[EXCERPT]

Long term damage? Sounds like a problem for some other quarter.
Sounds like something politicians would say: “Long term? That is for after the next election”
Microsoft doesn’t care about you. So long as businesses are choosing Entra, Azure and O365, you the average end user can go suck a penguin cock for all they care. I’d still agree it’s a bad long term plan. Eventually, people will start growing up not using Windows, not knowing Microsoft products and not understanding why anyone would choose Microsoft. But, that’s some other person’s problem in the far off future. Until then, it’s time to pump those short term numbers up.
Yup, same with Amazon and their real profit driver being AWS
What’s that alternative to O365? Isn’t that used even on macs?
There are lots of Alternatives: Apple iWork, which includes Apple Pages, Numbers, and Keynote. Google Docs, Slides, Sheets. LibreOffice Writer, Calc, Base, and Impress.
Also nextcloud
It’s almost like they’re acting like a public corporation.
I think these execs are trying to pump up the numbers then cash out. The pandemic and shift to remote work really scared the upper class when they realized people work just fine without them physically breathing down their neck every day.
Sorry to nitpick: They knew people would just work fine without them. But the scare is that now the truth is out in the open and they lost leverage.
thanks for boosting linux, microsoft.

[/EXCERPT]

#### [WHAT TO PRODUCE]
Resume the comment thread about Microsoft's focus on short-term numbers, adding new comments after the last one shown.

[EXTRACTED RECORDS]

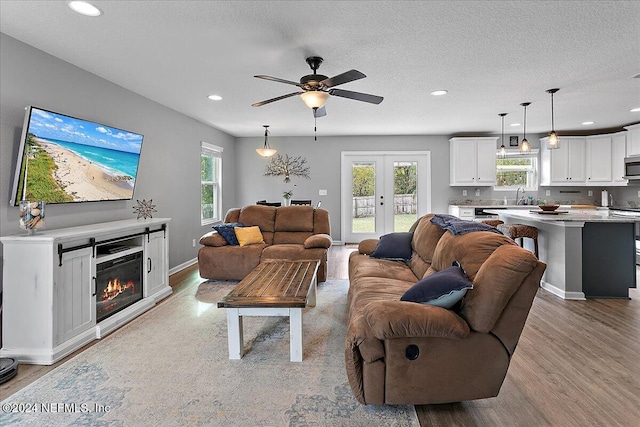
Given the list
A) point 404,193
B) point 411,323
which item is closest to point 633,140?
point 404,193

[/EXTRACTED RECORDS]

#### [ANSWER SECTION]
How? All these laid off devs will get new jobs make new studios make new games then m$ will just buy the ip and fire them again. The ip gets farmed for free to m$. They just come by later to harvest the best of the crop.
The skills required for a lot of game dev work are transferable to other industries (and paid better in other industries) with so many game layoffs/firings at once, they aren’t all going to try and stay in the industry, and in some cases a lot of institutional knowledge can be lost.
That stands to reason. Whatever games the people who stay make will continually fall into this cycle unless there is a fundamental change to the way games are developed. As you pointed out there will be tons of lost knowledge, and games will get worse every cycle. Companies don’t want to pay to develop things they just want to buy profitable companies once someone has done the hard work and it’s simply not sustainable.